◆ CONSIGNES:
1 – Les affirmations suivantes concordent-elles avec le texte sur l'or et les taux réels ? Répondez par oui ou par non pour chacune, en citant les mots du texte qui tranchent. (a) Sur 2003-2023, la corrélation absolue entre le cours de l'or et les taux réels à 10 ans aux États-Unis est de -85 %. (b) Début 2023, la corrélation à 2 ans entre le cours de l'or et les taux réels était négative. (c) À long terme, la demande pèse davantage que l'offre sur le prix de l'or.
2 – D'après le texte sur l'or et les taux réels, quel est le titre de l'article de Bloomberg ?
3 – Poursuivez le texte sur l'or et les taux réels après sa dernière phrase.

◆ EXTRAIT FOURNI:
============

Une étude récente du National Bureau of Economic Research (NBER) montre le lien étroit entre le cours de l'or et le niveau des taux réels. Cette étude a attiré des critiques envers l'or, et un article de Bloomberg intitulé « L'or n’est plus une bonne valeur refuge » a fait couler beaucoup d’encre. Dans ce papier, nous démontrerons que les arguments avancés ne sont pas complets et suffisants. De plus, le modèle des taux réels n’est pas valable dans une situation d’inflation élevée ou sur échelle de temps longue. Par conséquent, le détail des faits présentés permet d’affirmer que l'or reste bien une valeur refuge.

L'or et les taux réels

Le taux réel est le taux d’intérêt ajusté de l’inflation. De ce fait, le taux réel correspond à la rémunération réelle du capital. Un taux d’intérêt à 5% avec une inflation à 4% implique que le capital s’enrichit « réellement » de 1%. Une récente étude du NBER affirme que « pour les investisseurs, l'or est un actif sans rendement attractif en période de taux d'intérêt réels bas et négatifs ».

Sans conteste, une diminution de la rémunération réelle du capital va accroître l’intérêt pour les investisseurs de se positionner sur des actifs sans rendement comme l'or. Mais cette affirmation est à relativiser. D’une part, elle suppose nécessairement que la demande d’or est la seule composante capable de faire évoluer le prix. Or, ceci est structurellement faux, et à long terme l’impact de la demande est plus négligeable face au rôle de l’offre. D’autre part, cette affirmation est vérifiée sur des échelles de temps plutôt courtes et dans des environnements de taux bas.

Le véritable lien entre taux réels et cours de l'or

Le graphique ci-dessous montre le cours de l'or et les taux réels à 10 ans aux États-Unis. La corrélation absolue entre les deux variables est forte, elle s’établit à -85% sur la période 2003-2023. Une hausse du cours de l'or est donc généralement accompagnée d’une baisse des taux réels, et inversement. Néanmoins, la corrélation à 2 ans entre les deux variables montre un comportement totalement différent ces dernières années. Début 2023, la corrélation à 2 ans entre le cours de l'or et les taux réels était de +70% ! Ce qui est non seulement positif (la hausse du cours de l'or se fait avec la hausse des taux réels), mais très élevé.

 

 

Le rapport du NBER précise que « des chiffres aussi élevés montrent clairement que les taux réels à long terme peuvent être considérés le principal moteur des prix de l'or pendant les périodes de taux bas. Pendant les périodes de taux élevés, le la corrélation entre les variations des prix de l'or et les rendements est généralement plus faible, pour les variations mensuelles la corrélation disparaît ». Effectivement la corrélation entre les variations des taux réels et la variation du cours de l'or est presque inexistante sur la période 2003-2023 (-10%).

============

◆ DONNÉES ENREGISTRÉES:
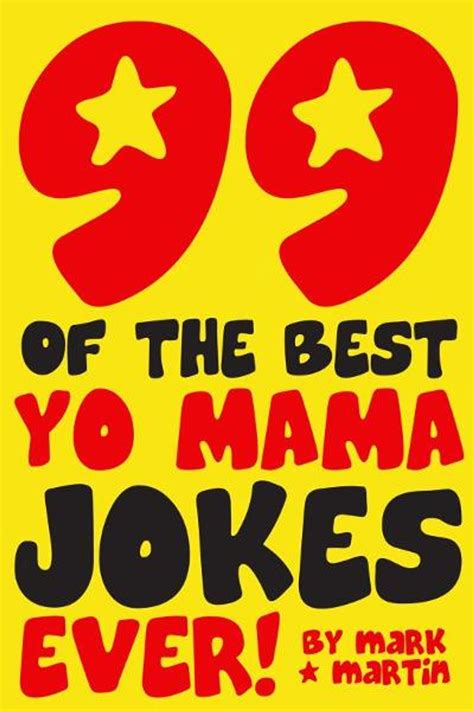 99 Of The Best Yo Mama Jokes Ever Ebook By Mark Martin Epub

============

◆ RÉPONSES ATTENDUES:
1 –
(a) Oui : « elle s’établit à -85% sur la période 2003-2023 ».
(b) Non : « Début 2023, la corrélation à 2 ans entre le cours de l'or et les taux réels était de +70% ! ».
(c) Non : « à long terme l’impact de la demande est plus négligeable face au rôle de l’offre ».

2 – « L'or n’est plus une bonne valeur refuge »

3 –
Dans ces conditions, il est clair que si les taux réels peuvent être un déterminant majeur de l’évolution du cours de l'or, ils ne le sont que dans certaines circonstances particulières. Des taux plus élevés, et souvent une inflation plus élevée, contribuent à l’absence de relation entre les deux variables. Le graphique ci-dessous résume l’absence de lien entre les taux réels et le cours de l'or récemment. L’axe du bas représente le cours de l'or depuis 2003, tandis que l’axe de gauche représente le niveau des taux réels à 10 ans.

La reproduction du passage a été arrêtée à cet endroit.